--- Page extract Enclosed Below ---
The Story of a Church Plant
By Robin G. Jordan
The hiving off model is one of the most common and most successful
methods of planting a new church. The pastor of the mother church recruits the
core-group for a new church from the congregation of the mother church and
starts a daughter church in a community that is a short distance from the
community in which the mother church is located. The core group normally
consists of members of the congregation that live in the nearby community. It
may include members who do not live in that community but who have a connection
to the community, for example, have friends and relatives living in the
community, work in the community, or do business in the community. It may also
include members who possess a particular skill that the new church needs in its
early stages.
In recruiting the core-group for a new church, the pastor of
the mother church should exercise care in whom he enlists. If the church plant
is to succeed, the large part of this nucleus should come from the nearby
community and have relationship networks within that community. The formation
of a core-group for a new church may attract members of the congregation who,
while they live in the nearby community, are socially-isolated. They may have
negligible relationship networks within that community. While a new church
cannot rely entirely on the relationship networks of its core-group for new
members, these relationship networks are in the initial stages of the church
plant an important source of new members.
A recognized drawback of the hiving off model is that it
creates “a false sense of success” in regards to numbers in attendance. The
pastor of the new church “automatically has a church complete with all the
pastoral needs and problems of any other existing church.” His attention may be
taken away from reaching and engaging the unchurched population of the
community to ministering to the needs of existing Christians who became a part
of the new church from the mother church. Frank Herron makes an important point
in Expanding God’s Kingdom through Church
Planting.
“Some churches started by this method never become evangelistically effective. They merely shuffle the deck by the means of transfer growth for example.”
To counter this tendency, the pastor of the mother church or
the launch team leader should enlist for the core-group only members of the
congregation with a missionary mindset. The same leader should meet with the
core-group over a period of several weeks and make sure that they clearly
understand that they will be serving missionaries to the community where the
new church is being started and the purpose of the new church is to reach and
engage the unchurched population of that community.
--- End of Enclosed Page extract ---
--- Dataset section Enclosed Below ---
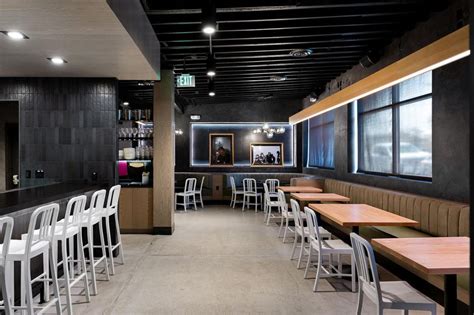 The 38 Essential Restaurants in Denver by Eater | The Vendry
--- End of Enclosed Dataset section ---
* [Problems to solve]
1. Answer these questions from the church-planting article:
(a) Which members normally make up the core group?
(b) What recognized drawback of the hiving off model does the article name?
(c) What kind of members should be enlisted for the core group to counter the tendency Frank Herron describes?
2. Can you carry on the article about planting a church by the hiving off model, picking up after its last sentence?

* [Per-task answers]
1.
(a) Members of the mother church's congregation who live in the nearby community.
(b) It creates "a false sense of success" in regards to numbers in attendance.
(c) Only members of the congregation with a missionary mindset.

2.
Before starting any services of public worship in the target
community, all the members of the core-group should evidence a clear commitment
to this purpose. Once services of public worship are started, the core-group
and the new congregation will need to be reminded of the purpose of the new
church on a frequent and regular basis.
During the same time period the core-group should receive
orientation in regard to what will be the core values, vision, and beliefs
after which the new church will be patterned as well as the new church’s
purpose. It should also undergo training in relationship evangelism and other needed
skills. By the conclusion of these sessions everyone in the core-group should
be on the same page. Those who are not should not be a part of the core-group.
Another recognized drawback of this model of church planting
is that every member of the core-group will have his own share of
“baggage”—pre-conceived notions of the way to do church. It is best to deal
with this baggage before the launch of the first service of public worship.
Otherwise, the pastor of the new church will be fielding a constant stream of
ideas and suggestions related to the worship and other aspects of the life and
ministry of the new church, all of which will be traceable to how the mother
church or another church did church. Here again, the importance of everyone in
the core-group being on the same page cannot be overemphasized.
One of the dangers of church planting is that a group within
a new church may attempt to hijack the vision of the church and to substitute
their own vision for the original vision.
A second danger is that the new church goes public without
doing the necessary vision work beforehand and the new congregation has no
common vision for the church. Different groups in the new congregation may have
conflicting visions and may seek to make their own vision that of the church.
The outcome in both cases may be a disastrous church split.
I have experienced a church split over the vision of the church. It tore a
growing parish apart and left it seriously weakened. It significantly reduced
the parish’s ability to weather other crises that came along.
A third danger is that the new church may have no vision at all.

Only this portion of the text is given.